Summary: | 碩士 === 輔仁大學 === 大眾傳播學研究所 === 98 === This paper focuses on the novel “ The Butcher’s Wife” and its film adaptation, using the methods of narrative paradigm and “habitus” to try to determine the difference between strategies of subversion and the kind of approaches we see at work in commercial pictures. This paper also offers views on the dynamic spectrum of film and literature from various interpretations.
Much controversy surrounds “The Butcher’s Wife,” and this brings me to think about the symbolic meaning of strategies of subversion as presented in the so called popular media of our time. Meanwhile, differences between texts become clear not only in features, but probably also in audience reaction, which depicts the “habitus” of Taiwan culture.

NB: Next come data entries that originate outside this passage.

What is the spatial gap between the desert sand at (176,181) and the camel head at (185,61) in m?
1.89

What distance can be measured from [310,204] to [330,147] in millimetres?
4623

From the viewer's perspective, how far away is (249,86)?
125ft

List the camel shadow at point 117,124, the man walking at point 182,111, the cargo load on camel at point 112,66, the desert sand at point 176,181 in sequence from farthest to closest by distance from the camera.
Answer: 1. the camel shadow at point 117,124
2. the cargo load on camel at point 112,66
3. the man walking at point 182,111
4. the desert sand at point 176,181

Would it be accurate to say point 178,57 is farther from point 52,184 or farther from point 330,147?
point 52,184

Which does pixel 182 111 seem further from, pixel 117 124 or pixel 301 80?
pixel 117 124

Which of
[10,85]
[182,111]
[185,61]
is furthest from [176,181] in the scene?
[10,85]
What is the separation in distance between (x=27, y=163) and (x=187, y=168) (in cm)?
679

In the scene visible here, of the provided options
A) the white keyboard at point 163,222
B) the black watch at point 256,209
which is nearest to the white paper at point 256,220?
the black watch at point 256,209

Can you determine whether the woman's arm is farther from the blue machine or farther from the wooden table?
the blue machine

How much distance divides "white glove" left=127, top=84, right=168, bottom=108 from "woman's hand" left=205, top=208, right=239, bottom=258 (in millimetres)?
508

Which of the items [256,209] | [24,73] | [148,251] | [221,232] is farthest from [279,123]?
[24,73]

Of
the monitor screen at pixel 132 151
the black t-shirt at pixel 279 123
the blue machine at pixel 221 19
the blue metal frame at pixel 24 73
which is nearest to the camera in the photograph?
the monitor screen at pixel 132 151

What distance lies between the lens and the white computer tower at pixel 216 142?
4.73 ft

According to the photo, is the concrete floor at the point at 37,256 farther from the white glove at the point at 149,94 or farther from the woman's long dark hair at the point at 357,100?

Research findings show three spaces in texts. First, subversion space reveals the contrast of plot from the “feminist” prospective, which represents the introspection of morality. As for film, if the story is based on a particular social reality with reasonable adjustments of the elements of narrative, and if it offers the appropriate techniques, it will persuade the audience.
Secondly, space in imagination shows particular characteristics in the novel, which provide the dream realm and presence of evil spirits to emphasize a process of inference. But overusing elements of subversion may omit or distort the dimension of “fact.” This particular film represents a complicated dilemma, and although it does make a point about contemporary aesthetics, it appears short of introspection in regard to the killing of the husband.
Thirdly, space of hiding allows us to observe that the novel follows the feminist viewpoint; using nature’s instinct of hunger as a substitute for maternity, in contrast with the patriarchy, which oppresses women. On the other hand, body and sound with special characteristics in the film connect with audience reaction in a straight forward manner, misplacing the causal relation in the narrative, which becomes a hidden place for the “fact.”